YOUR ASSIGNMENT: Please repeat the text of every item below word for word, leaving out the pictures.

Caption snippets from web pages:
• • • • • • •

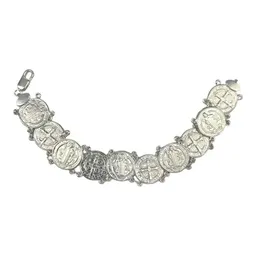 Pulsera San Benito de Plata .925 con Medallas Troqueladas 18 cm - Imagen 1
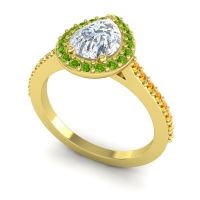 Pear Shape Halo Leta Ring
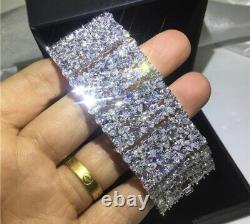 18k White Gold GF Bracelet made w Swarovski Diamond Stone Designer Inspired 6.5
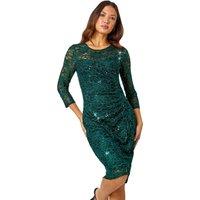 Roman Women's Sequin Lace Ruched Stretch Dress in Green | Size: 18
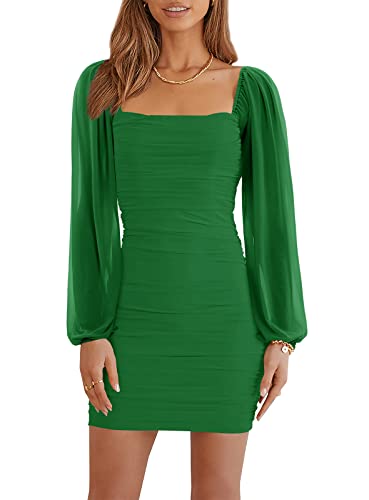 Wenrine Damen Mesh Langarm Square Neck Rüschen Party Club Cocktail Bodycon Mini Kleid von Wenrine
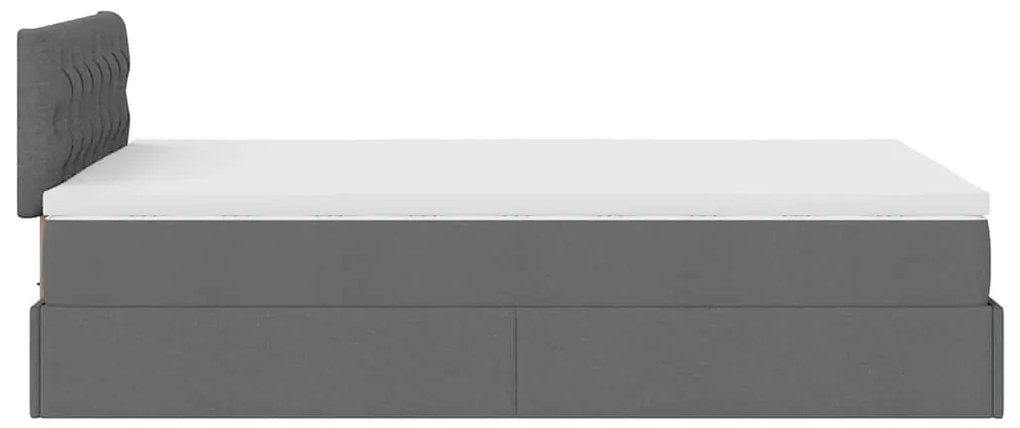 Cama otomana com colchão 120x190 cm tecido cinzento escuro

• • • • • • •

WRITTEN SOLUTION:
 Pulsera San Benito de Plata .925 con Medallas Troqueladas 18 cm - Imagen 1
 Pear Shape Halo Leta Ring
 18k White Gold GF Bracelet made w Swarovski Diamond Stone Designer Inspired 6.5
 Roman Women's Sequin Lace Ruched Stretch Dress in Green | Size: 18
 Wenrine Damen Mesh Langarm Square Neck Rüschen Party Club Cocktail Bodycon Mini Kleid von Wenrine
 Cama otomana com colchão 120x190 cm tecido cinzento escuro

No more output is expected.